Three different paradigms of hardware co-design, directly reflected in the physical geometry of access paths.
Why this makes strategic sense for vendors: when the GPU is the heart of the system (AI inference/training), the Lego pattern shows its weaknesses. NVIDIA with Grace, Apple with M-series, and AMD with MI300A are all making the same bet: if the primary workload is AI, the system must be designed around the workload, not assembled from general-purpose pieces.
6. Implications for KV Cache Offload
KV cache offload works on all three relevant rows, but with profoundly different mechanisms and costs.
6.1 Offload on Discrete + PCIe (Row 1)
- Tools: vLLM
--cpu-offload-gb, LMCache CPU tier - Mechanism: explicit copy HBM ↔ system RAM via PCIe DMA
- Penalty: ~64 GB/s, I/O-class latency
- Practical granularity: coarse (entire prefixes, dormant sessions, cross-request prefix caching)
- Decode with offloaded KV requires back-and-forth transfer → significant TPOT impact
6.2 Offload on Homogeneous Unified (Row 2)
- “Offload” is almost a misnomer: KV cache lives in the unique pool from the start
- There’s no fast tier and slow tier — it’s all LPDDR at the same bandwidth
- You don’t offload: you just allocate
- Limit: uniform bandwidth ceiling across the entire pool
6.3 Offload on Heterogeneous Unified (Row 3)
- Mechanism: coherent load/store over NVLink-C2C, no copies
- ~900 GB/s vs ~64 GB/s of PCIe → ~14× more bandwidth
- Memory-class latency, not I/O-class
- Practical granularity: fine, layer-by-layer or beyond
- The GPU can perform attention computation with K and V physically resident in Grace LPDDR, simply slower
Typical strategy on GH200:
- Hot KV cache (active requests, last N tokens): HBM
- Warm KV cache (shared prefixes, paused sessions): Grace LPDDR
- Pattern similar to LMCache, but intra-node and copy-free
6.4 Mental Model Shift
| Row 1 (PCIe) | Row 3 (Coherent C2C) |
|---|---|
| “Move data at the right time” | “Leave it where it is, let it be read at lower speed” |
| Optimize when to transfer | Optimize where to allocate initially |
| Data movement | Data placement |
On Row 3 the operative phrase becomes: “How do I move data?” → “Where should data reside?”

+ + +

» Assignment 1
Extract from the KV cache offload passage the part that opens with the words containing "6. Implications for" and closes with "Unified (Row 3)".
» Assignment 2
Which vendors does the KV cache offload passage name as making the same bet on designing the system around an AI workload?
» Assignment 3
In the KV cache offload passage, where is warm KV cache kept in the typical strategy on GH200?
The entries after this point are separate material, apart from the KV cache offload passage.

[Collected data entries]
+ + +

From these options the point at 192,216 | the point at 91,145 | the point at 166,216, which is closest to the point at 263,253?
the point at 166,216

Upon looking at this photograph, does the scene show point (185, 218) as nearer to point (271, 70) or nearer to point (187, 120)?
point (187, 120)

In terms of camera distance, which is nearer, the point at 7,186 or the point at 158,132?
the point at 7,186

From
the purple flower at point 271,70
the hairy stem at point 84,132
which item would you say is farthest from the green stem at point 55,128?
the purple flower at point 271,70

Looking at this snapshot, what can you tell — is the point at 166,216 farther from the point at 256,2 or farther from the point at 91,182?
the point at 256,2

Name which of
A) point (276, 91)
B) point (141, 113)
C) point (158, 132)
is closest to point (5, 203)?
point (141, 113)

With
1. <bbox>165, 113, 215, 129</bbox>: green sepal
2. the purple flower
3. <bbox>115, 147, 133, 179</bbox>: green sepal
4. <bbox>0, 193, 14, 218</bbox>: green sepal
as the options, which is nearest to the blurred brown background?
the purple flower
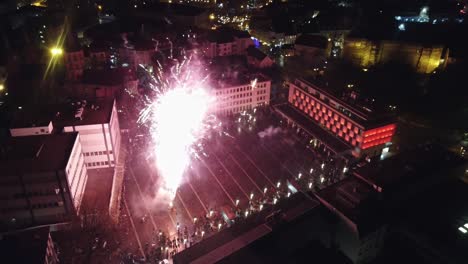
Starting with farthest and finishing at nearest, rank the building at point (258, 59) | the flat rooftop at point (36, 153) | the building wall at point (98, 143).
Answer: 1. the building at point (258, 59)
2. the building wall at point (98, 143)
3. the flat rooftop at point (36, 153)

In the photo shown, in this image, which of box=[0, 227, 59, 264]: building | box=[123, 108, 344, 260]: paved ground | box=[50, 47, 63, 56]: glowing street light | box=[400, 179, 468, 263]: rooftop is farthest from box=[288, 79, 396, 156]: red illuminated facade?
box=[50, 47, 63, 56]: glowing street light

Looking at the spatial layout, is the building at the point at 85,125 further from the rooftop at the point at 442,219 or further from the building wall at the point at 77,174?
the rooftop at the point at 442,219

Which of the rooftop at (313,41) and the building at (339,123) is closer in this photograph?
the building at (339,123)

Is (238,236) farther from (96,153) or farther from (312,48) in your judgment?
(312,48)

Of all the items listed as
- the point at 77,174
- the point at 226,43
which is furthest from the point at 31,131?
the point at 226,43

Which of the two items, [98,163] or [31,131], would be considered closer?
[31,131]

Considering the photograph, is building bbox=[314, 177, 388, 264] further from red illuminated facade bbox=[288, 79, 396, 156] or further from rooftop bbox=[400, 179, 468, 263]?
red illuminated facade bbox=[288, 79, 396, 156]

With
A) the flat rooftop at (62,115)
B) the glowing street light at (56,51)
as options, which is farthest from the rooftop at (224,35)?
the flat rooftop at (62,115)
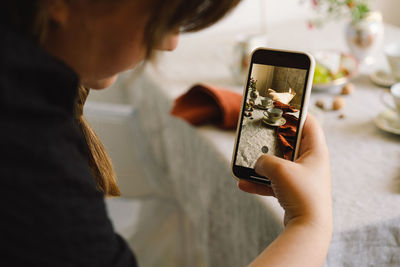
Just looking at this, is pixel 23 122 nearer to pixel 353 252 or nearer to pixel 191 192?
Result: pixel 353 252

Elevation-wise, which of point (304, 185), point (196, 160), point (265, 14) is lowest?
point (196, 160)

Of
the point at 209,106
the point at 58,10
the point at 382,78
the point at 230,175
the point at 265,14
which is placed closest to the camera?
the point at 58,10

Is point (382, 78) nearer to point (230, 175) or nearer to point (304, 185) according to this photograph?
point (230, 175)

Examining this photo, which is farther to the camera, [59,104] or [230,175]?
[230,175]

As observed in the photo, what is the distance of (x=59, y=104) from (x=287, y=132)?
1.10 ft

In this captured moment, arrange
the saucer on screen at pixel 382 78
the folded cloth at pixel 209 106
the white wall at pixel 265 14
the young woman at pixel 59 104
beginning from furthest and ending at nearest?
the white wall at pixel 265 14 < the saucer on screen at pixel 382 78 < the folded cloth at pixel 209 106 < the young woman at pixel 59 104

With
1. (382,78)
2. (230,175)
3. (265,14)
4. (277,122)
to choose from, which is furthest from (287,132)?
(265,14)

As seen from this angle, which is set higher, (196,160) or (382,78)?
(382,78)

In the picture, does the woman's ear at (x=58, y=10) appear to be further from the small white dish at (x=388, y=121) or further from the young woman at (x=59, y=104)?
the small white dish at (x=388, y=121)

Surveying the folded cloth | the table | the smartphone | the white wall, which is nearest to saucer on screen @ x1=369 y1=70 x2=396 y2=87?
the table

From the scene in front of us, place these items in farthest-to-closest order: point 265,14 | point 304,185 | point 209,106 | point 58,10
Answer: point 265,14 < point 209,106 < point 304,185 < point 58,10

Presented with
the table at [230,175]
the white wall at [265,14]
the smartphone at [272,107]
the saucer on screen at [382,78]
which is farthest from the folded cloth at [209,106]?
the white wall at [265,14]

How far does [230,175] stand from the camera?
2.66 feet

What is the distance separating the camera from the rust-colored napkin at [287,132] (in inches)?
22.2
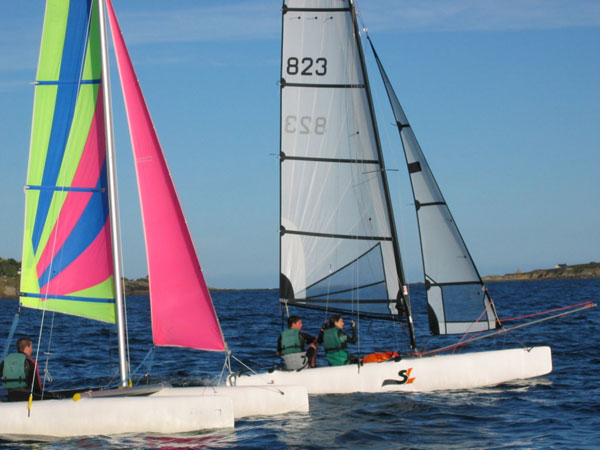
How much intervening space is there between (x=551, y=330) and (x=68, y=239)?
18300 millimetres

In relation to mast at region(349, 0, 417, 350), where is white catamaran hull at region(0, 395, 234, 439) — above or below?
below

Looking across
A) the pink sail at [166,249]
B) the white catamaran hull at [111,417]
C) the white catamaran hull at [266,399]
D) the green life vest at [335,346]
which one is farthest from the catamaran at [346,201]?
the white catamaran hull at [111,417]

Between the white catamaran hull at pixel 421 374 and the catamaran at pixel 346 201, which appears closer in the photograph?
the white catamaran hull at pixel 421 374

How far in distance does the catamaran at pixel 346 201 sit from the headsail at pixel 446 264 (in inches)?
0.8

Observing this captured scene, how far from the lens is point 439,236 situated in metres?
15.6

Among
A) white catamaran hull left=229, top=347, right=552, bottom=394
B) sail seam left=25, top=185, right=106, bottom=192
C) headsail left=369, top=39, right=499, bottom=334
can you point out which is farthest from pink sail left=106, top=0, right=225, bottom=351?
headsail left=369, top=39, right=499, bottom=334

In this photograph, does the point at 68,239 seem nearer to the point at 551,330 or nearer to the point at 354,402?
the point at 354,402

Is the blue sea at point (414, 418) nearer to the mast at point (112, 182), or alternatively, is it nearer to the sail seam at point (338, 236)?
the mast at point (112, 182)

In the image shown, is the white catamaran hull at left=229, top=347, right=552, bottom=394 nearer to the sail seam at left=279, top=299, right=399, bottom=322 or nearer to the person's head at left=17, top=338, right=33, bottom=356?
the sail seam at left=279, top=299, right=399, bottom=322

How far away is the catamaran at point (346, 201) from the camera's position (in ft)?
51.4

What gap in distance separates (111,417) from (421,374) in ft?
19.2

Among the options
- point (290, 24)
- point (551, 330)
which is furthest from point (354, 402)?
point (551, 330)

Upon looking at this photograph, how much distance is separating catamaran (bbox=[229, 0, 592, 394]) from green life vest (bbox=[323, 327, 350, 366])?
154cm

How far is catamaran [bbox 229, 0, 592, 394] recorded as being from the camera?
15.7 metres
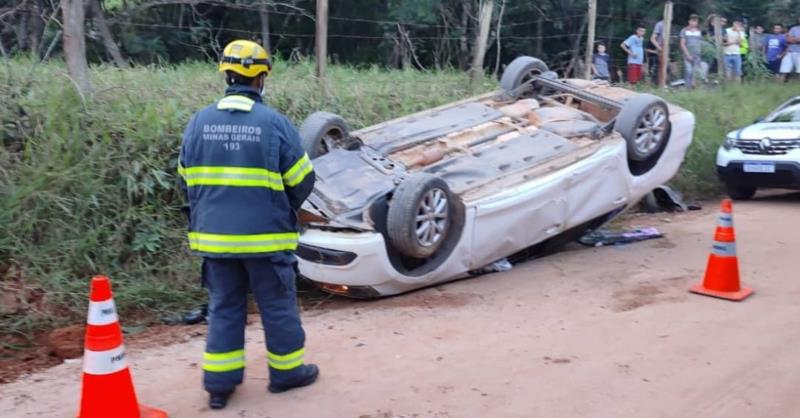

+ + +

» Exercise response 1
6. Implications for KV Cache Offload
KV cache offload works on all three relevant rows, but with profoundly different mechanisms and costs.
6.1 Offload on Discrete + PCIe (Row 1)
- Tools: vLLM
--cpu-offload-gb, LMCache CPU tier - Mechanism: explicit copy HBM ↔ system RAM via PCIe DMA
- Penalty: ~64 GB/s, I/O-class latency
- Practical granularity: coarse (entire prefixes, dormant sessions, cross-request prefix caching)
- Decode with offloaded KV requires back-and-forth transfer → significant TPOT impact
6.2 Offload on Homogeneous Unified (Row 2)
- “Offload” is almost a misnomer: KV cache lives in the unique pool from the start
- There’s no fast tier and slow tier — it’s all LPDDR at the same bandwidth
- You don’t offload: you just allocate
- Limit: uniform bandwidth ceiling across the entire pool
6.3 Offload on Heterogeneous Unified (Row 3)

» Exercise response 2
NVIDIA, Apple, AMD

» Exercise response 3
Grace LPDDR